I have a student, John, whom I knew years ago. He's a couple years older than I am, so it is interesting to have him as a student now. We were both single for years, living in a community where there were lots of singles. I invited him out for a date one time. Actually, it was a group date and I had no idea who I should invite. So someone else invited him and two other guys to go on a date with me and my two roommates. No one knew who had invited whom, and it was really wierd. We went to a concert, I think. But I have no specific memories of it.
Now he's my student, and the rest of the story has come out. The other evening while I was assembling my new furniture at the office after most people had left, there was a knock on my door. It was John. "Do you want help with that?" he asked. "I spent most of my life doing maintenance type of work, so I'm good at this." Two hours later I thought he probably was very good at fixing pipes and building walls, but he can't read instructions worth a flip. But it gave us time to chat about old times.
"You know," he confided, "I think I have a larger than life picture of you in my mind." I laughed out loud and protested. "No," he continued. "You don't understand. See, I always thought that you and Sarah (my roommate) were like..." he paused to find the right words, his forehead furrowed with sincerity, voice hushed. "...like...I thought you two would qualify as Jesus' wife!" Howls of laughter from me. "I thought that since I wasn't a doctor, and so many people around here are, and seem to be fixated on marrying a doctor, that you probably deserved someone at least as good as Olaf. So I never tried." Olaf was the local tall, dark and handsome heart throb whose name was on the lips of every single woman. He was a doctor. He was also a heart breaker and I knew better than ever make a try for him.
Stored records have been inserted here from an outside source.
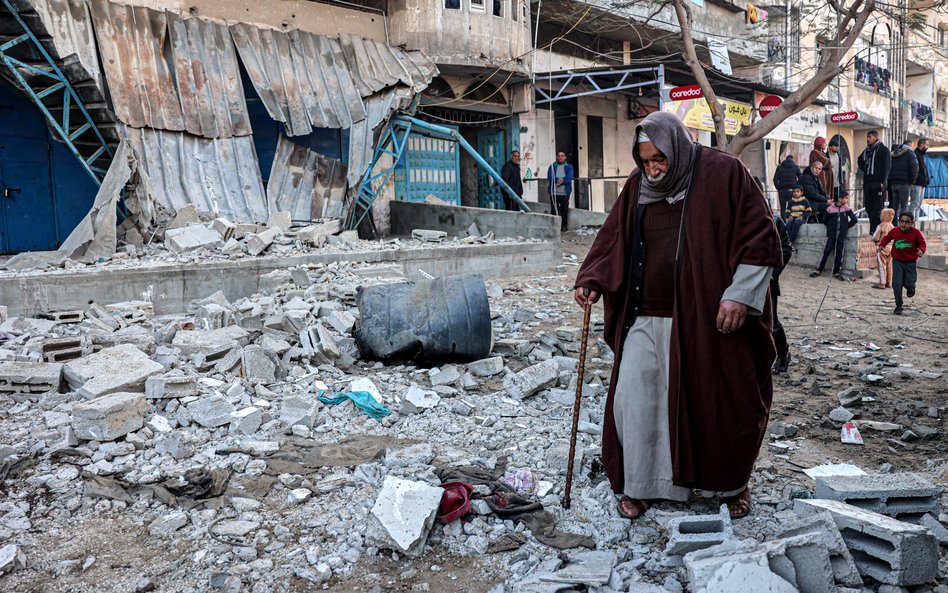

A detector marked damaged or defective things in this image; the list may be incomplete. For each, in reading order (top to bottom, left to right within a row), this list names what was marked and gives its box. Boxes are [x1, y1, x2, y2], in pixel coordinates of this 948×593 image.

broken concrete slab [166, 223, 225, 253]
broken concrete slab [0, 360, 62, 394]
broken concrete slab [63, 342, 163, 398]
broken concrete slab [143, 374, 196, 398]
broken concrete slab [466, 354, 504, 376]
broken concrete slab [500, 358, 560, 400]
broken concrete slab [72, 390, 147, 442]
broken concrete slab [186, 396, 236, 428]
broken concrete slab [368, 476, 446, 556]
broken concrete slab [664, 504, 736, 556]
broken concrete slab [772, 512, 864, 584]
broken concrete slab [792, 498, 940, 584]
broken concrete slab [812, 472, 944, 520]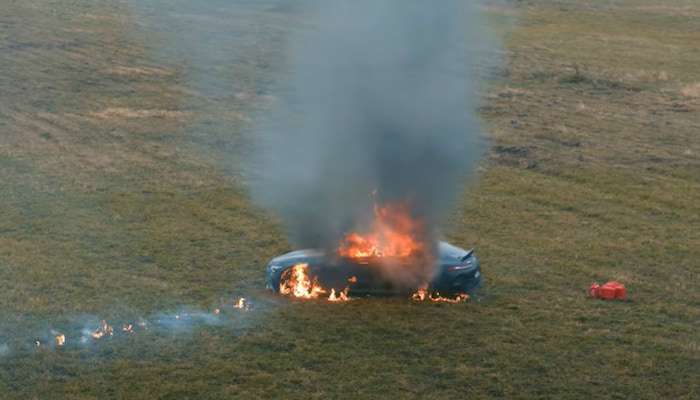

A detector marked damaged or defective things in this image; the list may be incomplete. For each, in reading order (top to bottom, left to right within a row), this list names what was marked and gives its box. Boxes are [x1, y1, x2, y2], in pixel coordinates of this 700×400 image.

charred vehicle body [266, 242, 482, 296]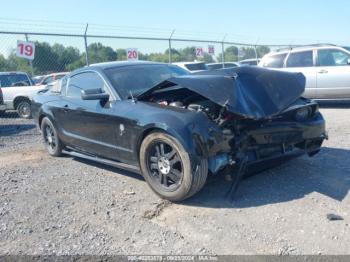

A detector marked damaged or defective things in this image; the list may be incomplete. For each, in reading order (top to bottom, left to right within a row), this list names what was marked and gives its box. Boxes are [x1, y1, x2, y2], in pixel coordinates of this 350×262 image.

crumpled hood [138, 66, 304, 118]
damaged front end [137, 66, 328, 179]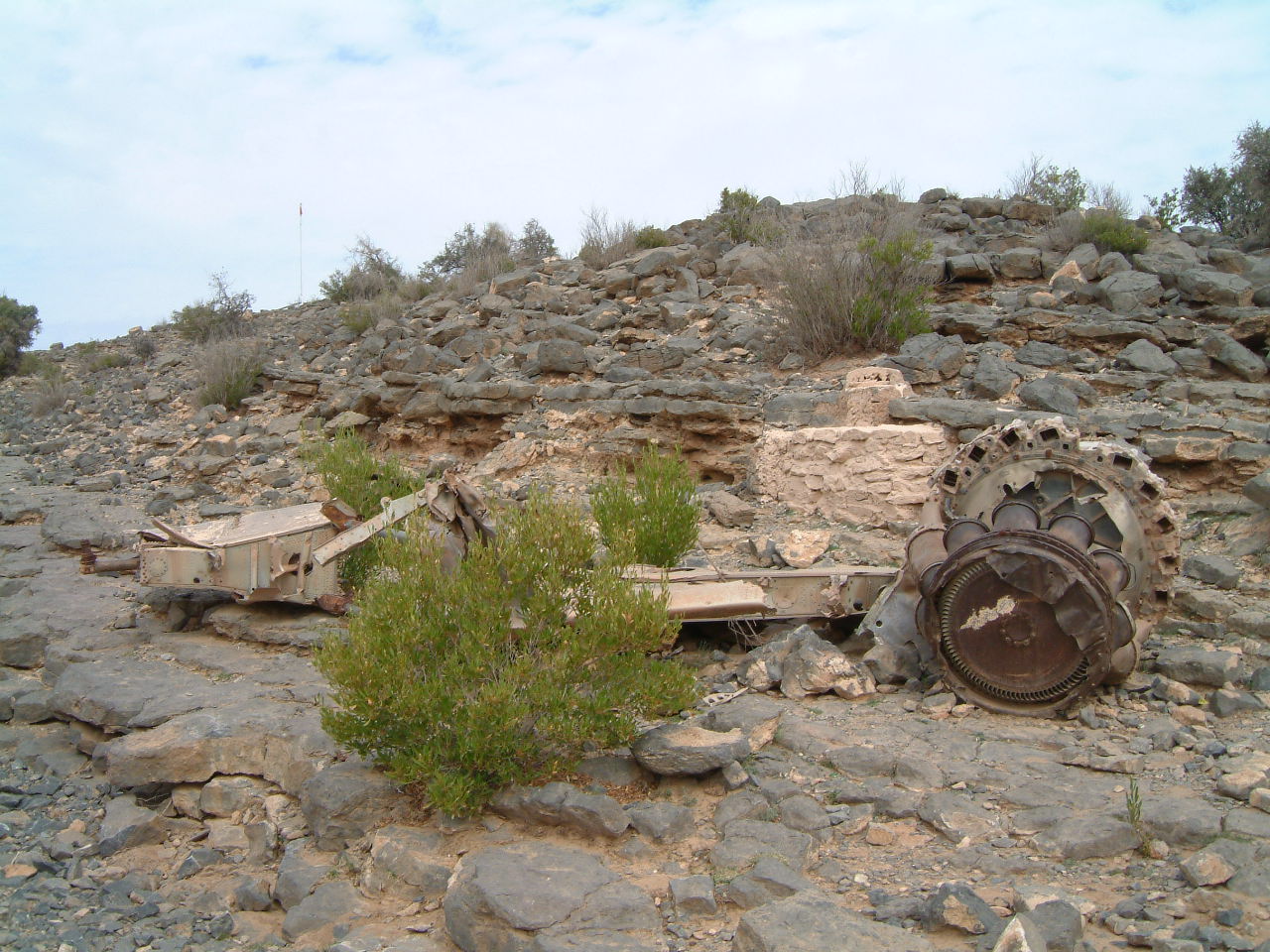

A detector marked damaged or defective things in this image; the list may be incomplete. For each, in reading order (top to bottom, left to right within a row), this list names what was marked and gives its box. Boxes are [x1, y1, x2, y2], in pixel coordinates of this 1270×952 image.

rusted metal wreckage [84, 420, 1183, 718]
I just didn't trust him to be there at the end of his approach-avoidance dance.
John asked me why I hadn't gotten married until I was in my mid-forties. "I never got over being crushed when I was in my early 20s." I told him briefly that a fiance had called everything off one month before our wedding by telling me that I wasn't educated enough, attractive enough, intelligent enough, sophisticated enough, and that my life goals were inadequate somehow. "I'll never forgive myself if I marry you because you'll hold me back from my career and my life." I believed him, sad to say, and I gave up because I thought if anyone would know, it would be him. John was visibly irritated when I mentioned this. "None of it was true," he intoned, looking kindly at me.
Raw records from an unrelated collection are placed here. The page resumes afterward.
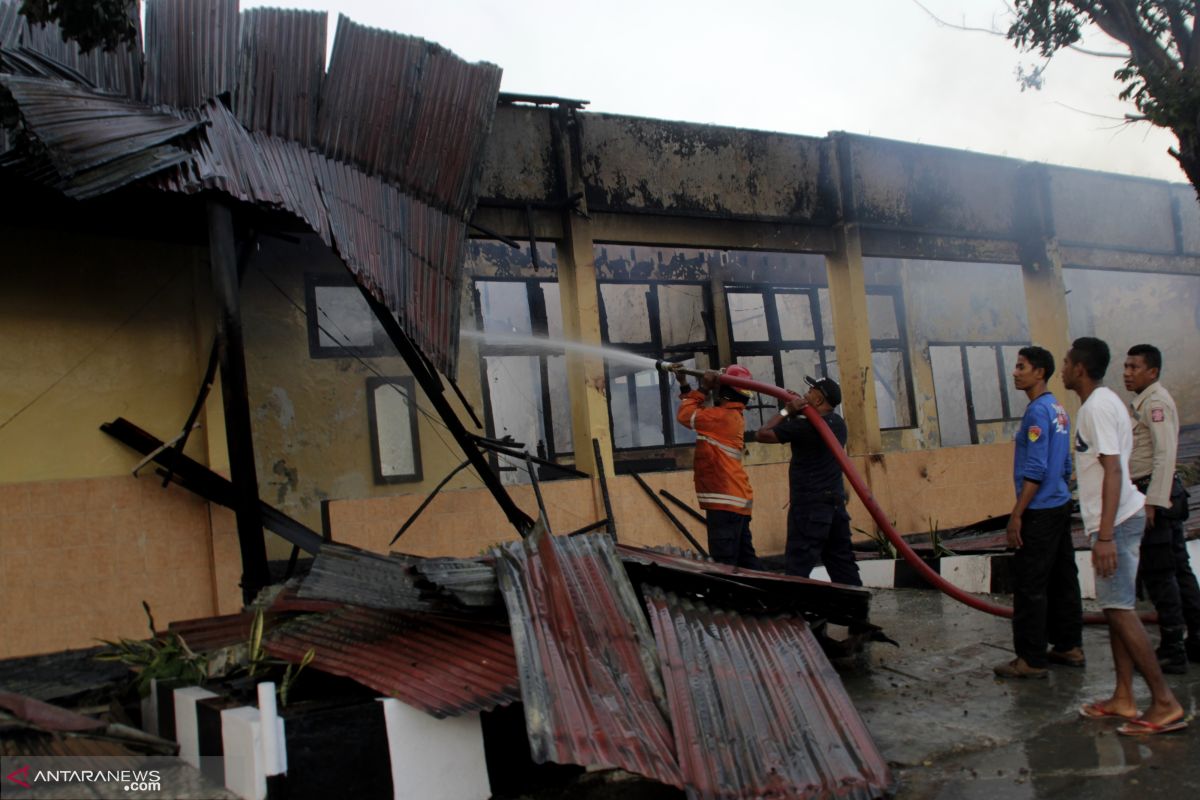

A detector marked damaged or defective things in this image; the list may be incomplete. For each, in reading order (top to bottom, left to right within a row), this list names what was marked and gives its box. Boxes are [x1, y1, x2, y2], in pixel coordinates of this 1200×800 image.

charred window frame [304, 274, 390, 358]
charred window frame [368, 376, 424, 484]
charred window frame [472, 276, 576, 482]
charred window frame [592, 280, 712, 456]
charred window frame [720, 284, 836, 428]
charred window frame [928, 340, 1032, 446]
I hadn't meant to say anything about my personal history to John. He's my student, after all, and I am very happily married to Sam. But John was there before Sam and he understood because he had been single for so long, too. I didn't tell him that my fiance had been seeing another woman who had told him, "Why are you settling for hamburger when you can have prime rib?" So I started spending time with another man after I finally felt that I could at least be out in public without feeling ashamed of myself. After two years of hoping for a romantic relationship to form, this new guy let me know that Ms. Primb Rib and he were dating. Of all the irony. And I was good enough to be Jesus' wife. I wish I'd known then.
We got my desk assembled by 10:15. He'd called his wife to warn her that he'd be home late, and I called Sam to say that I'd get home in a few minutes. When John drove off, and I got in my car with a wave and a chuckle. Jesus' wife. Hmmmm.
What I remember about those years is that I fel absolutely horrible about myself. I felt angst about how I looked (even though I was rather attractive for many of those years) and felt defined by the fact that I didn't own a home or have money; that as an older adult student I was a late bloomer. Than no man would want to date a doctor. That I'd been rejected by so many men for so many years that I'd just given up. My light had gone out inside. And this guy was there all the time, thinking I'd be better than anyone he should aim for.
Someone once told me that being shy is really a form of narcissism. I think that not feeling good about oneself is, too. Because all the focus is on what one is not, or what one needs but doesn't feel one has. The emotional energy is consumed with questions like, "Do I look okay in this?" "Is anyone going to talk with me?" "What am I supposed to say?" "I hope I don't say something awful." "Why do I always have to be alone."
Jesus' wife. There are many people who walk around without knowing that others esteem them highly or admire them for something they say or do. Just saying the words to them can make them walk taller. I have, this week.
1 comment:
Ooo. Thanks for this post. I really needed it today. (I'll tell you later.)